Page extract:
And then there's the wait between selling the book and seeing it hit store shelves. No one ever talks about that, but man, it's a mindfuck.

- How would you describe your work to someone who hadn’t tried your books before?

Somewhere between sword-and-sorcery and epic fantasy. Somewhere between homage and snappy comeback. Somewhere between Lankhmar and medieval Baghdad. Somewhere between wide-eyed 80s fantasy and the 'new gritty.'

- What can readers expect from the upcoming sequels? Any tentative titles and release dates?

The sequels expand significantly in scope, moving toward big-battle, court-intrigue, continent-striding high fantasy - while still retaining the earthier sword-and-sorcery soul of the first book. A good deal of Prisiclla Spencer's gorgeous map will be explored. Readers will learn much more about the djenn, who were only mentioned in Book I. And, eventually, they'll witness the Crescent Moon Kingdoms' version of the Crusades...

Oh, and ninjas. Almost forgot the ninjas.

No titles yet. Book II should be next spring, Book III a year later.

- Will you be touring during the course of the winter/spring to promote THRONE OF THE CRESCENT MOON? If so, are there any specific dates that have been confirmed as of yet?

I'll be at Penguicon (MI) in April, Wiscon (WI) in May, and the Science Fiction Research Association conference (MI) in June. I'll also be reading at the University of Michigan-Dearborn in late April and at the Arab American national Museum (both in MI) in late May. A little further down the line, I'll very probably be at Worldcon in Chicago and/or World Fantasy in Toronto. Exact dates/times will be announced on my blog.

- You have been a prolific short fiction writer these last few years. Do you have a different approach when you write short stories and novel-length projects?

For me it's basically the same process, and just a question of scale. Outline plot, think about character motivation, craft good sentences... The big difference for me is doing these things for two weeks or doing them for a year.

- There are a number of different perspectives as to the function secondary-world or epic fantasy carries out for readers. Le Guin once wrote that such fantasy deepened and intensified the mysteries of life, while R. Scott Bakker has put forward that humanity is neurologically ill-equipped for a modern, rationalist world and this leads some to seek access to a pre-modern worldview (or the fiction of one) where reality conforms to the mind's irrational, evolutionarily hardwired expectations. Others have denigrated it as mere escapism, an alternative opiate for the masses.

What is your view as to fantasy's function?

The power of escapism is important to me, but the desire for escape has implicit critique built into it. So I guess I'd say good fantasy takes the reader away from our world, but also helps the reader look at our world with different eyes.

Data section:
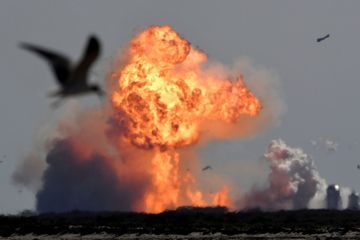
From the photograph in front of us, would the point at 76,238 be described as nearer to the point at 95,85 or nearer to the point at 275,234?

Given instruction:
Carry on the fantasy-author interview about Throne of the Crescent Moon, picking up right after its final answer on fantasy's function.

Response for this exercise:
- I felt that THRONE OF THE CRESCENT MOON was a throwback book, reminiscent of sword and sorcery and action/adventure fantasy novels from the 70s and the 80s. To a certain extent, it felt as though your debut was an homage to works from that era, with the traditional tropes and everything in between. In a day and age and in a market where it appears to be all about twisting and breaking said tropes, were there reasons why you chose this particular approach?

Hm. I think 'throwback' is taking it a bit far.

Certainly, there are things in the novel that hearken back to Weiss and Hickman or Jordan. There's a genuinely EVIL power behind our villains. Our heroes, for all of their complications and flaws and damage and pettiness, *are* ultimately heroes. Magic is all over the place, and there are neon-bright RPG influences. There aren't any F-bombs in the book.

But THRONE is at least as much a push-back as it is an homage. The whole notion of royalty is ripped open rather than romanticized. The main hero is the opposite of a young farm boy discovering his power. Our band of companions hang out with hashi-smokers and hookers. Quasi-Arabia is at the center of the story, rather than being relegated to 'the exotic land across The Big Honkin' Eastern Desert.' Etc.

So yeah, equal parts love letter and battle rap, perhaps?

- Cover art has become a very hot topic of late. What are your thoughts pertaining to that facet of a novel, and what do you think of the cover that graces your book?

I love it. I think it's stunning. It's straight-up, deep-niche fanboy gamer-ish fantasy art. Jason Chan is a 21st century Larry Elmore. And that's what I've always wanted.

Every once in a while, I wonder if the cover discourages some readers from taking the book seriously. Would THRONE be getting a different kind of attention if the cover was more sedate or abstracted? No way to know, and fruitless to care... I'd rather just admire my Dragonlance-meets-Arabian Nights fanboy fantasy come to visual life.

- Here's a quote from my review: "With the plot occurring in a pseudo-Islamic world and with Saladin Ahmed himself a Muslim, I was expecting more insight and depth regarding the religion, the traditions, and the customs of the various races and societies. The vast majority of SFF authors are Christians, and thus their depictions of Islam or pseudo-variations of that religion are tainted by their own religious and spiritual beliefs. Hence, I was hoping that the author would delve a bit deeper and offer us something a bit different, something a bit more genuine in that regard. Mind you, my expections stemmed from the fact that I thought that Throne of the Crescent Moon would be an epic fantasy novel and not a sword and sorcery offering. Depth habitually gives way to action and adventure in sword and sorcery. In addition, from a marketing standpoint, publishing an Islamic fantasy novel in the USA may not be the key to achieving commercial success at the moment. Still, it will be interesting to see and discover more of the world and its people as the story progresses in the upcoming sequels."

Although religion is a part of the tale, was it your intention to tone it down for fear of putting off some readers?

Absolutely not. And I think religion's pretty central to the novel. Obviously, YMMV, but Adoulla's magic, Raseed's superhuman prowess, Zamia's leonine powers - they're all explicitly divine in nature. Characters' speech and even internal cognition reflect a theistic worldview. But it's *not* an Islamic worldview because this is a secondary world - so maybe religion looks different than readers expect it to? This is a funny one, because some readers have been put off by what they found to be the *excessive* religious expressions...

- The fact that there is a website dedicated to your work is an indication that interaction with your readers is important to you as an author. How special is it to have the chance to interact directly with potential readers and soon-to-be fans?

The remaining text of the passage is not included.